▸ **PASSAGE**
.....

No. 300.
Mr. Wallace to Mr. Blaine.

No. 30.]

Sir: The consul at Smyrna, Mr. B. O. Duncan, sent me, some days ago, a communication touching the imposition by the Turkish authorities in that city of an extraordinary duty upon alcohol. The case arose in course of the business of Messrs. Reggio & Belhomme, merchants and representatives of a Boston firm entitled Laforme & Frothingham.

Under §4, Consular Regulations 1881, I referred the papers to Consul-General Heap for his consideration and action, and he returned them to me. Copies are herewith inclosed.

After an examination of the treaty of commerce between Turkey and the United States and the agreed specified duty upon the article in question, it seemed plain that the additional duty demanded was unwarranted; and as the alcohol was of American manufacture I thought it my duty to present the matter to the Porte. My communication addressed to his excellency the minister of foreign affairs is also inclosed herewith. The demand made, you will observe, has reference to the language of the treaty.

As the in closures contain a full and particular statement of the affair, I think it superfluous to enter into further explanation. Hoping my action will meet approval,

I have the honor, &c.,

[Inclosure 1 in No. 30.]

Mr. Duncan to Mr. Wallace.

Sir: I have the honor to call your attention to a new regulation of the Turkish customs first put in force at the custom-house here, which I think you will agree with me in regarding as a manifest and intentional violation of Article V of our treaty of commerce with the Ottoman Empire. That article clearly provides that with the exception of tobacco and salt “that duties to be imposed on every article the produce or manufacture of the United States of America, imported into the the empire and possessions of His Imperial Majesty the Sultan, shall in no case exceed one fixed rate of 8 per cent. ad valorem, or a specific duty, fixed by common consent, equivalent thereto”; and also that “neither the buyer nor the seller shall he charged with any further duty with respect to them.”

The equivalent of the 8 per cent. “fixed by common consent” for alcohol, which is one of the most important articles of American production imported here, is 16 paras per oke, of 2¾ English pounds. As you will see from the letter of Messrs. Reggio & Belhomme, prominent merchants of this place, a translation of which I inclose [Page 492] the custom-house here now demands of them the payment of 48 paras per oke as a fiscal duty, as it calls it, over and above the former custom-house duty of 16 paras; that is 64 paras per oke, or 32 per cent, ad valorem, just four times the duty allowed in the treaty.

.....

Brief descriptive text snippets

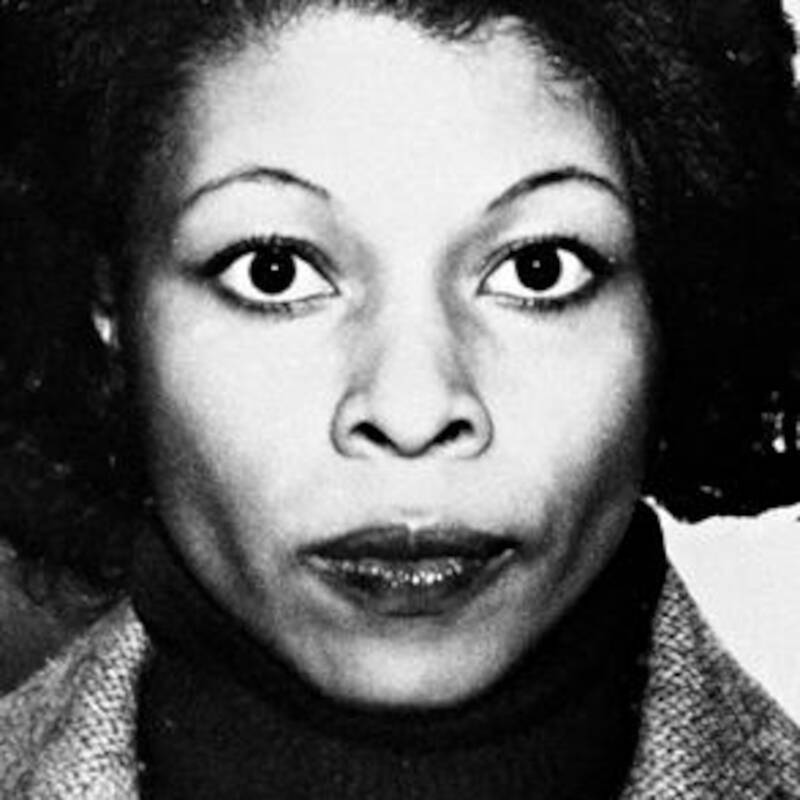 Assata Shakur Mug Shot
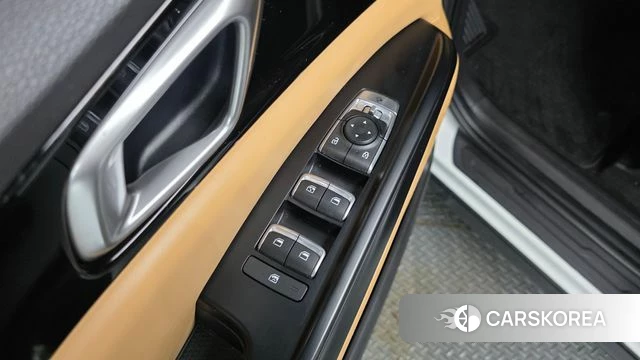 Kia Carnival 4th generation 2022 Белый из Кореи, фото 2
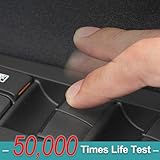 A ABSOPRO Power Window Switch No.61319362116 Window Control Switch for BMW X1 X2 X5 X6 Plastic Black - Image 6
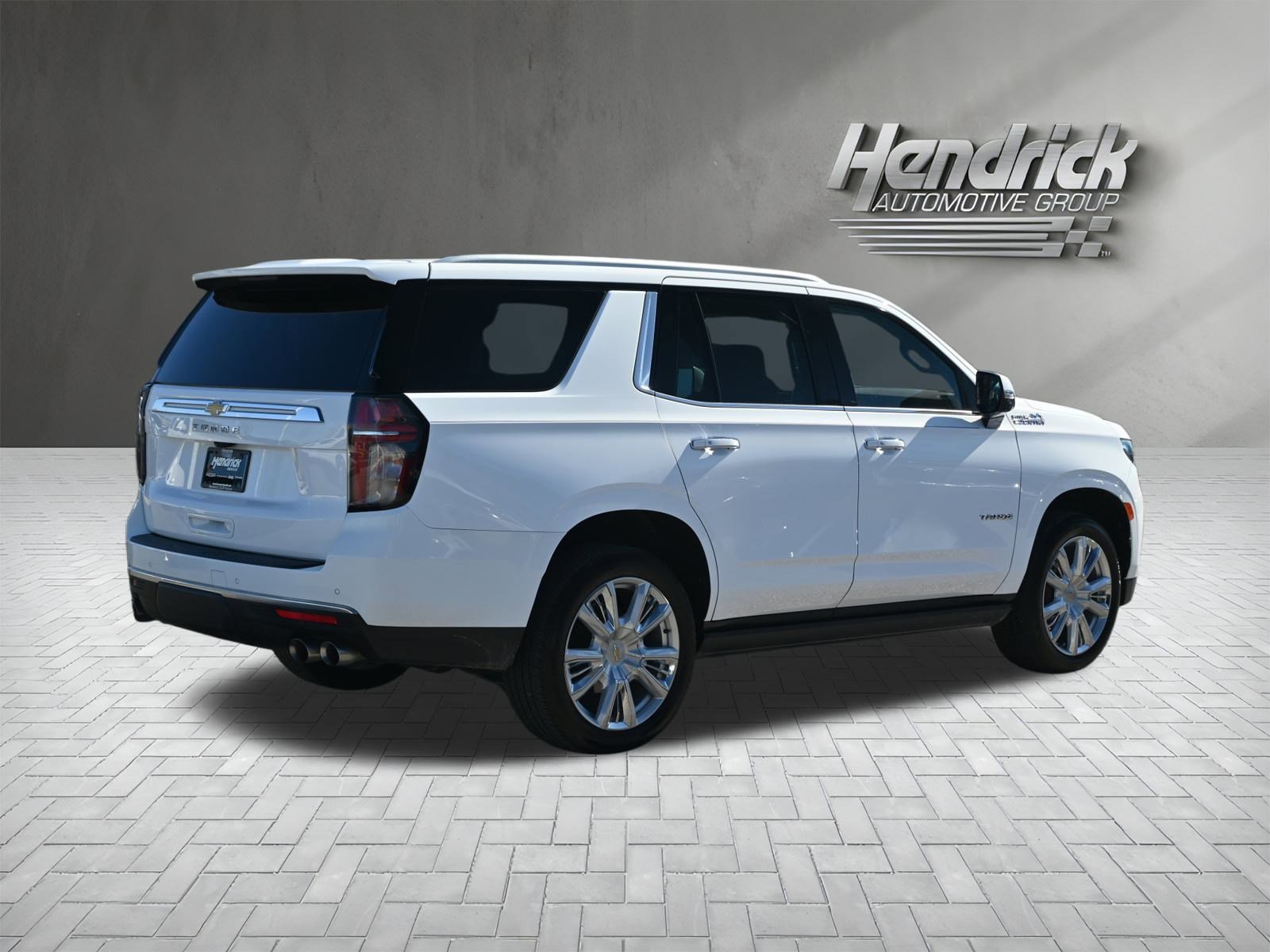 Used 2021 Chevrolet Tahoe High Country w/ Premium Package image 18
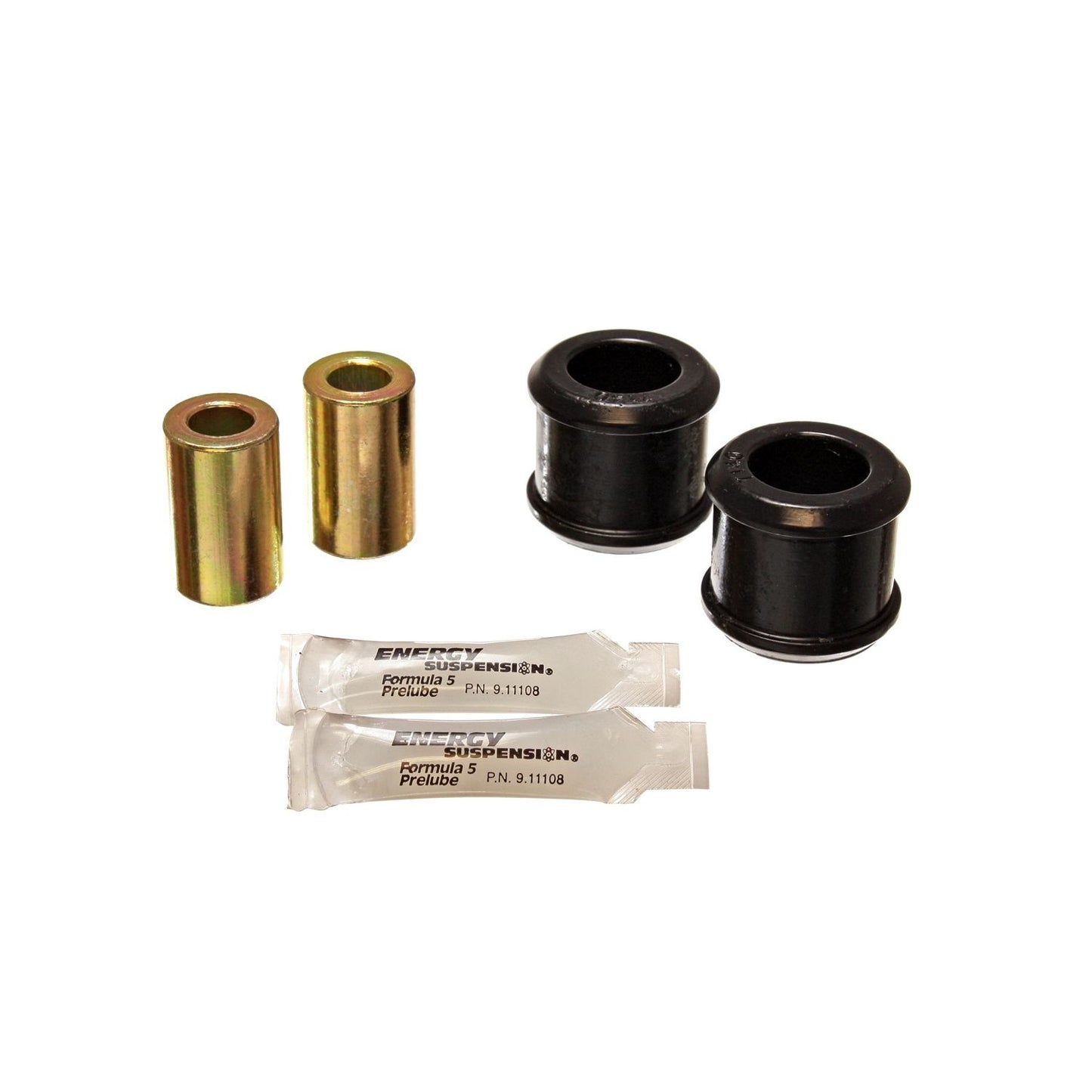 Energy Suspension TRACK ARM BUSHING SET 5.7116G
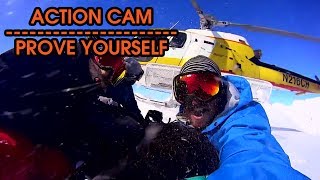 Sony Action Cam | Prove Yourself | Action Camera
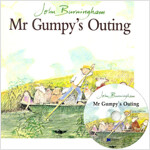 노부영 Mr Gumpy's Outing (Paperback + CD)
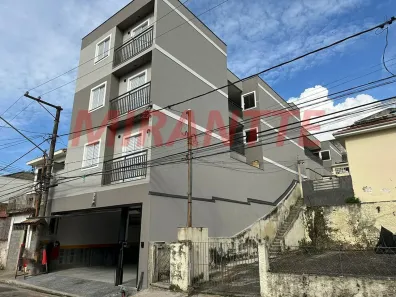 Apartamento com 2 Quartos à venda, 44m² no Vila Nivi, São Paulo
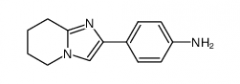 4-(5H,6H,7H,8H-Imidazo[1,2-a]pyridin-2-yl)aniline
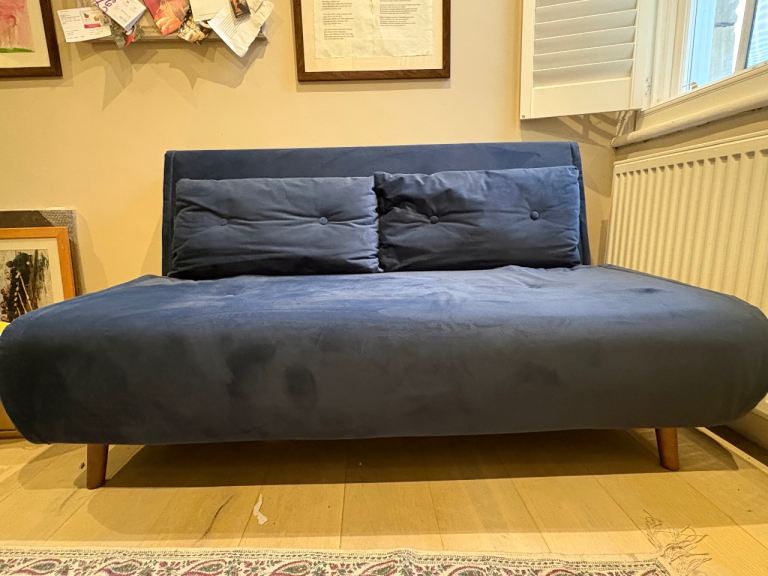Made Haru Large Double Sofa Bed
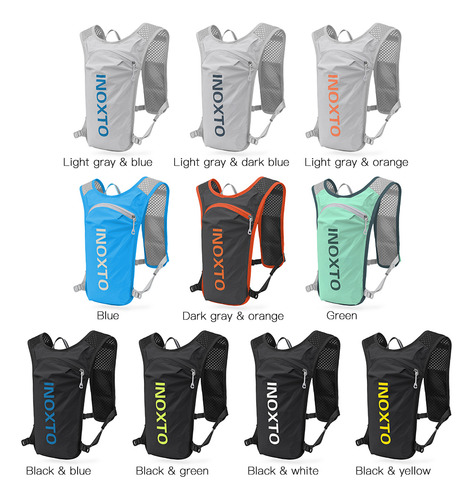 Mochila Exterior Para Bicicleta, Senderismo, 5 Litros, Para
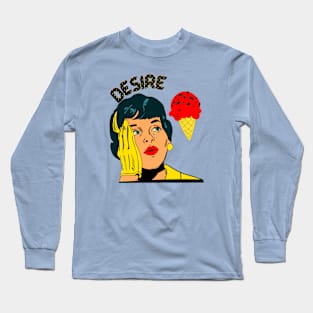 Burning Desire Long Sleeve T-Shirt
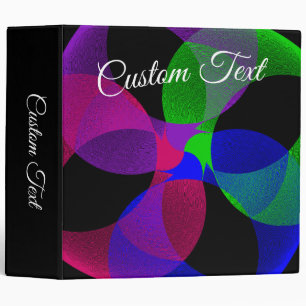 Multi Color Fusion Geometric Binder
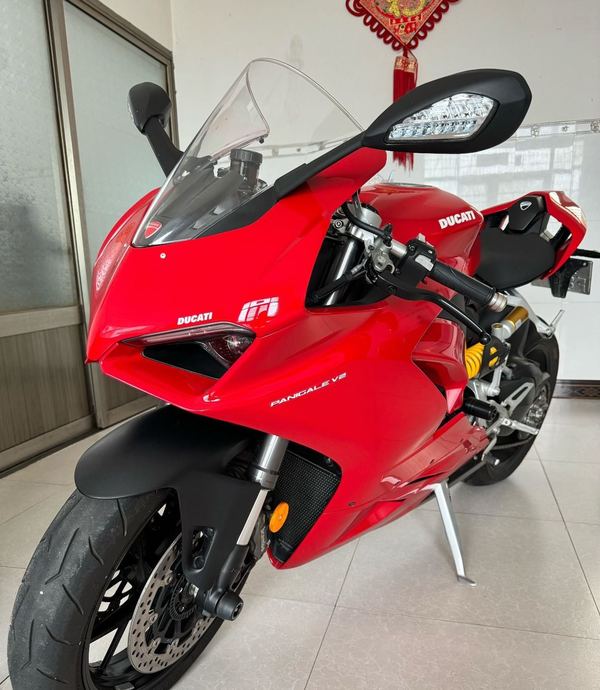 二手杜卡迪Panigale V2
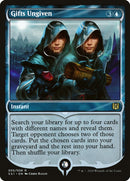 Gifts Ungiven [Signature Spellbook: Jace] - The Mythic Store | 24h Order Processing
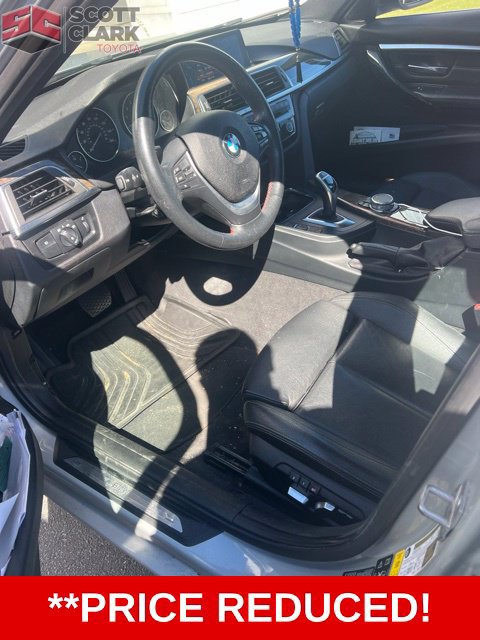 Used 2017 BMW 330i xDrive Sedan AWD/4WD image 2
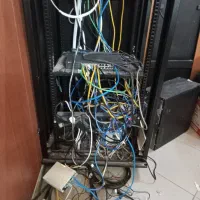 انجام تمامی امورات شبکه|خدمات رایانهای و موبایل|مشهد, احمدآباد|دیوار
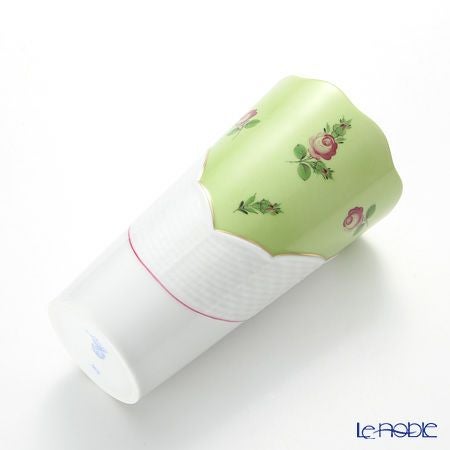 ヘレンド プティットローズ MX3 00905-0-00 タンブラー 710ml（グリーン）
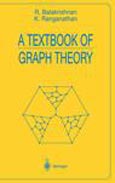 Imagen de portada del libro A textbook of graph theory
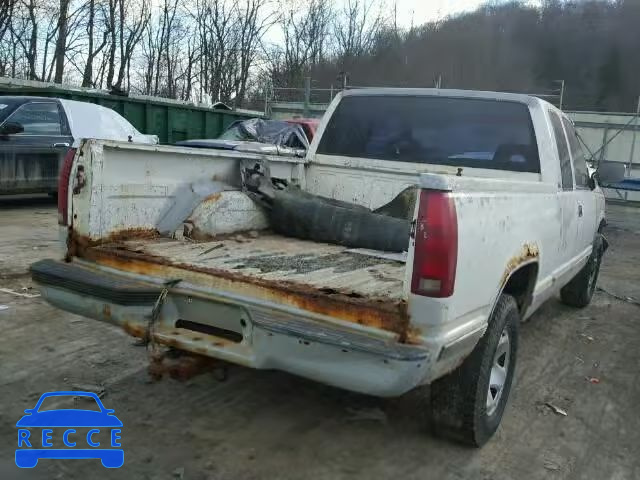 1993 CHEVROLET K1500 2GCEK19Z7P1268890 image 3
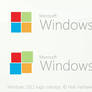 Windows 2012 Logo Concept
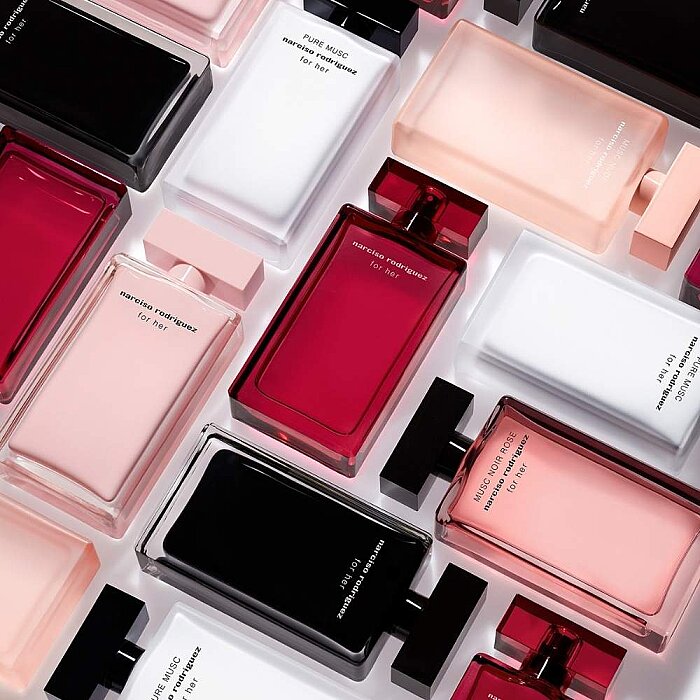 Narciso Rodriguez for Her Kadın Parfüm Edt 50 Ml - 5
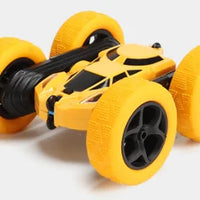HKM-279315 Double Sided RC Stunt Car with 6 Channels - Electric Drift Vehicle for Kids 5 Years and Up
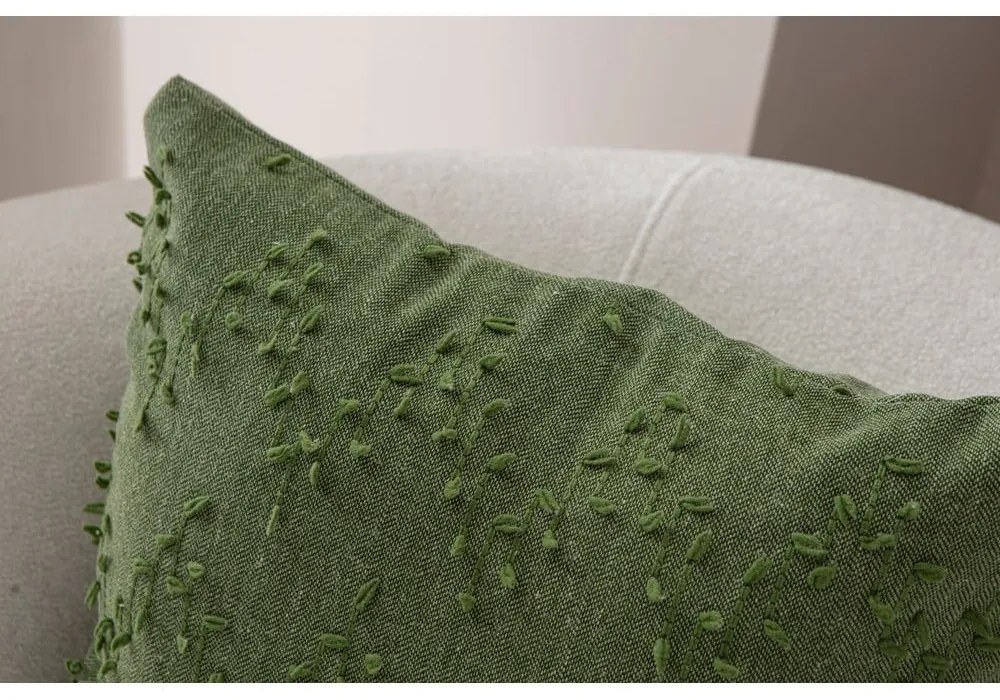 Poszewka na poduszkę 43x43 cm Tuffet – Mioli Decor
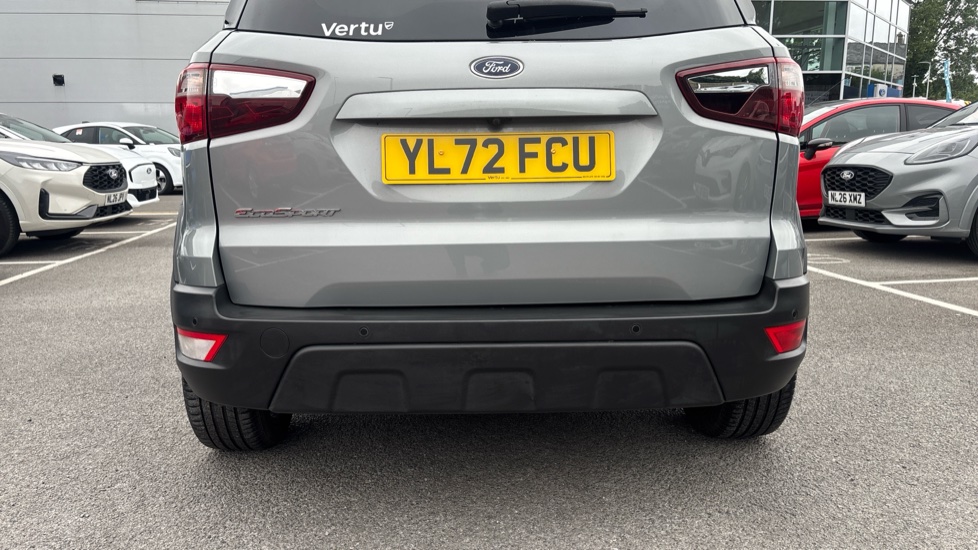 Ford EcoSport 1.0 EcoBoost 125 Active 5dr Petrol Hatchback - Image 25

.....

▸ **WORK REQUIRED**
Reproduce the correspondence on the alcohol duty word for word, from "As the in closures" to "to Mr. Wallace.".

▸ **SOLUTION**
As the in closures contain a full and particular statement of the affair, I think it superfluous to enter into further explanation. Hoping my action will meet approval,

I have the honor, &c.,

[Inclosure 1 in No. 30.]

Mr. Duncan to Mr. Wallace.